Rewrite the listing with every "camera" replaced by "viewer" and nothing else changed.

## Begin PROVIDED RECORDS

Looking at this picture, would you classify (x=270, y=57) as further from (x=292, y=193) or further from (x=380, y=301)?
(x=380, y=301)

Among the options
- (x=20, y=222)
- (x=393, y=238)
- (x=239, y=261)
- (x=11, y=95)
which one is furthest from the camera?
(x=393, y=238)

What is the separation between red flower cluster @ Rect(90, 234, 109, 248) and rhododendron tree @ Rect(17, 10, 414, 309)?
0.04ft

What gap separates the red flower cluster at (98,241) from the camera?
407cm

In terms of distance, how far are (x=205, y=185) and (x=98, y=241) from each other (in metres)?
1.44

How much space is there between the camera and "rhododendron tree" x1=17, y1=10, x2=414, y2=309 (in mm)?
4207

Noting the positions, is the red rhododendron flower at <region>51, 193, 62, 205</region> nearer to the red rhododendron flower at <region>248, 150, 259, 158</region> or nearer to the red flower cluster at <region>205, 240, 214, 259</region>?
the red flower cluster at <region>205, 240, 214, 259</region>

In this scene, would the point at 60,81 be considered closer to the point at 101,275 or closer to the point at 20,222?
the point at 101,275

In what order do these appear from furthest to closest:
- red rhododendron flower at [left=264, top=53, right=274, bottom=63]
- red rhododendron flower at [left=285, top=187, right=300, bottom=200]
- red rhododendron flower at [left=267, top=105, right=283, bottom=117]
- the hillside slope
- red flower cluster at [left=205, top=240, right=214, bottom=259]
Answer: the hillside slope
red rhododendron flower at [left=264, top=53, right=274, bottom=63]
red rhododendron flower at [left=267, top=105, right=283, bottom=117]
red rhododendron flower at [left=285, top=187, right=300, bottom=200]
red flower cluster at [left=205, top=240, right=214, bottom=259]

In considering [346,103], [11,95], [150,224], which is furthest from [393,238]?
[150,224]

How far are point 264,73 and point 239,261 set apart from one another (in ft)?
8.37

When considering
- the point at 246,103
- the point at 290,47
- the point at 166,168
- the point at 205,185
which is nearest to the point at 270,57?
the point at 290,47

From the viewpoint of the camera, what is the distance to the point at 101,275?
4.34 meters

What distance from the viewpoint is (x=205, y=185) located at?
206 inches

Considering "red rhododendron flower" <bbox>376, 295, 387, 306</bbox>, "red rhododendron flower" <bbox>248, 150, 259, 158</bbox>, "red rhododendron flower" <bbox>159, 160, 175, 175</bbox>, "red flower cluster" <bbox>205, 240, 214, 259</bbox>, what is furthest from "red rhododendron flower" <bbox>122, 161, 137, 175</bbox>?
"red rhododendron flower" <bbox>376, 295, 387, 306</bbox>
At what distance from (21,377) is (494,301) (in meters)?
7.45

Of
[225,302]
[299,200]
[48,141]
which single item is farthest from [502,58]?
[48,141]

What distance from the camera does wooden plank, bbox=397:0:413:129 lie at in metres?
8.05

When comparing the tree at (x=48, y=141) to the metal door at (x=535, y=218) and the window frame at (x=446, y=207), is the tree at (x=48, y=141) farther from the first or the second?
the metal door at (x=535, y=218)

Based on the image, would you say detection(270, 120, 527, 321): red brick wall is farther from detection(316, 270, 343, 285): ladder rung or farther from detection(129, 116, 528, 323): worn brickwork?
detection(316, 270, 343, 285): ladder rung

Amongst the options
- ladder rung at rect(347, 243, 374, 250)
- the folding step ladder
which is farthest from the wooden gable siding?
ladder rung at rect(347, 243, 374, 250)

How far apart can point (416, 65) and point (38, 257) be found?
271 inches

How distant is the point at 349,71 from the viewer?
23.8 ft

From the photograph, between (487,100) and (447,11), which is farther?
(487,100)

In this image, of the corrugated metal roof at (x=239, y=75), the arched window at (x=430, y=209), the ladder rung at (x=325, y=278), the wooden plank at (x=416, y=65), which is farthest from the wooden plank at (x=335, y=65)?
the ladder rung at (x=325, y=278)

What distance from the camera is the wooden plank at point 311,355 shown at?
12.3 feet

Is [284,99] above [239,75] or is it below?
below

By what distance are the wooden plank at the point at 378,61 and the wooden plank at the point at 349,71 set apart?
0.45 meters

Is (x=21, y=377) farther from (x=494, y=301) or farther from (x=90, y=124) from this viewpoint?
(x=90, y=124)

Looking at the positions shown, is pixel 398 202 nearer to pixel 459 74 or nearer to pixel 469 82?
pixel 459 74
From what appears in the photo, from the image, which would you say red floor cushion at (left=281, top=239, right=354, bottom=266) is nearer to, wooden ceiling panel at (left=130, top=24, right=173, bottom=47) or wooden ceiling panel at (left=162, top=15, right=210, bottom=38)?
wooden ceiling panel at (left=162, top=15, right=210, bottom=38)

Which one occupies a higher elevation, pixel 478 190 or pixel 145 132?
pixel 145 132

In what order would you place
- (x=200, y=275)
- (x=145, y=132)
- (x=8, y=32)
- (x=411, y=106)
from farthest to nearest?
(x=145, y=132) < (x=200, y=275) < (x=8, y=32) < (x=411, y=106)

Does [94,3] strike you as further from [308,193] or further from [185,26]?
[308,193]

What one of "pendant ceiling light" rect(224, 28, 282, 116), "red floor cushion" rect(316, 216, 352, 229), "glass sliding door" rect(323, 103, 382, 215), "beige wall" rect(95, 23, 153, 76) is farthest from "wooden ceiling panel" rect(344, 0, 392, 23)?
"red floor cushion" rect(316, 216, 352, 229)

## End PROVIDED RECORDS

**RESPONSE TO THE TASK:**
Looking at this picture, would you classify (x=270, y=57) as further from (x=292, y=193) or further from (x=380, y=301)?
(x=380, y=301)

Among the options
- (x=20, y=222)
- (x=393, y=238)
- (x=239, y=261)
- (x=11, y=95)
which one is furthest from the viewer?
(x=393, y=238)

What is the separation between red flower cluster @ Rect(90, 234, 109, 248) and rhododendron tree @ Rect(17, 10, 414, 309)?
0.04ft

What gap separates the red flower cluster at (98,241) from the viewer?
407cm

In terms of distance, how far are (x=205, y=185) and (x=98, y=241) from each other (in metres)?
1.44

How much space is there between the viewer and "rhododendron tree" x1=17, y1=10, x2=414, y2=309 (in mm)?
4207

Noting the positions, is the red rhododendron flower at <region>51, 193, 62, 205</region> nearer to the red rhododendron flower at <region>248, 150, 259, 158</region> or nearer to the red flower cluster at <region>205, 240, 214, 259</region>?
the red flower cluster at <region>205, 240, 214, 259</region>

In this scene, would the point at 60,81 be considered closer to the point at 101,275 or closer to the point at 20,222?
the point at 101,275

In what order do these appear from furthest to closest:
- red rhododendron flower at [left=264, top=53, right=274, bottom=63]
- red rhododendron flower at [left=285, top=187, right=300, bottom=200]
- red rhododendron flower at [left=267, top=105, right=283, bottom=117]
- the hillside slope
- red flower cluster at [left=205, top=240, right=214, bottom=259]
Answer: the hillside slope
red rhododendron flower at [left=264, top=53, right=274, bottom=63]
red rhododendron flower at [left=267, top=105, right=283, bottom=117]
red rhododendron flower at [left=285, top=187, right=300, bottom=200]
red flower cluster at [left=205, top=240, right=214, bottom=259]

In considering [346,103], [11,95], [150,224], which is furthest from [393,238]?
[150,224]

How far are point 264,73 and point 239,261 set apart from one another (in ft)?
8.37

When considering
- the point at 246,103
- the point at 290,47
- the point at 166,168
- the point at 205,185
which is nearest to the point at 270,57?
the point at 290,47

From the viewpoint of the viewer, what is the distance to the point at 101,275?
4.34 meters

What distance from the viewpoint is (x=205, y=185) located at?
206 inches

Considering "red rhododendron flower" <bbox>376, 295, 387, 306</bbox>, "red rhododendron flower" <bbox>248, 150, 259, 158</bbox>, "red rhododendron flower" <bbox>159, 160, 175, 175</bbox>, "red flower cluster" <bbox>205, 240, 214, 259</bbox>, what is furthest from "red rhododendron flower" <bbox>122, 161, 137, 175</bbox>?
"red rhododendron flower" <bbox>376, 295, 387, 306</bbox>
At what distance from (21,377) is (494,301) (in meters)?
7.45

Of
[225,302]
[299,200]
[48,141]
which single item is farthest from [502,58]?
[48,141]

What distance from the viewer does wooden plank, bbox=397:0:413:129 lie at in metres?
8.05

When comparing the tree at (x=48, y=141) to the metal door at (x=535, y=218) and the window frame at (x=446, y=207), is the tree at (x=48, y=141) farther from the first or the second?
the metal door at (x=535, y=218)

Based on the image, would you say detection(270, 120, 527, 321): red brick wall is farther from detection(316, 270, 343, 285): ladder rung or farther from detection(129, 116, 528, 323): worn brickwork?
detection(316, 270, 343, 285): ladder rung

Amongst the options
- ladder rung at rect(347, 243, 374, 250)
- the folding step ladder
which is farthest from the wooden gable siding?
ladder rung at rect(347, 243, 374, 250)

How far apart can point (416, 65) and point (38, 257) be found?
271 inches

How distant is the point at 349,71 from the viewer?
23.8 ft

From the photograph, between (487,100) and (447,11), which is farther?
(487,100)

In this image, of the corrugated metal roof at (x=239, y=75), the arched window at (x=430, y=209), the ladder rung at (x=325, y=278), the wooden plank at (x=416, y=65), which is farthest from the wooden plank at (x=335, y=65)?
the ladder rung at (x=325, y=278)

What distance from the viewer is the wooden plank at point 311,355 shown at?
12.3 feet

Is [284,99] above [239,75] or is it below?
below

By what distance are the wooden plank at the point at 378,61 and the wooden plank at the point at 349,71 set apart?
0.45 meters

Is (x=21, y=377) farther from (x=494, y=301) or farther from (x=90, y=124) from this viewpoint?
(x=90, y=124)

Looking at the positions shown, is pixel 398 202 nearer to pixel 459 74 or nearer to pixel 469 82?
pixel 459 74
From what appears in the photo, from the image, which would you say red floor cushion at (left=281, top=239, right=354, bottom=266) is nearer to, wooden ceiling panel at (left=130, top=24, right=173, bottom=47) or wooden ceiling panel at (left=162, top=15, right=210, bottom=38)?
wooden ceiling panel at (left=162, top=15, right=210, bottom=38)

Which one occupies a higher elevation, pixel 478 190 or pixel 145 132?
pixel 145 132

In what order would you place
- (x=200, y=275)
- (x=145, y=132)
- (x=8, y=32)
- (x=411, y=106)
from farthest to nearest?
(x=145, y=132) < (x=200, y=275) < (x=8, y=32) < (x=411, y=106)

Does [94,3] strike you as further from [308,193] or further from [185,26]?
[308,193]

What one of "pendant ceiling light" rect(224, 28, 282, 116), "red floor cushion" rect(316, 216, 352, 229), "glass sliding door" rect(323, 103, 382, 215), "beige wall" rect(95, 23, 153, 76) is farthest from "wooden ceiling panel" rect(344, 0, 392, 23)?
"red floor cushion" rect(316, 216, 352, 229)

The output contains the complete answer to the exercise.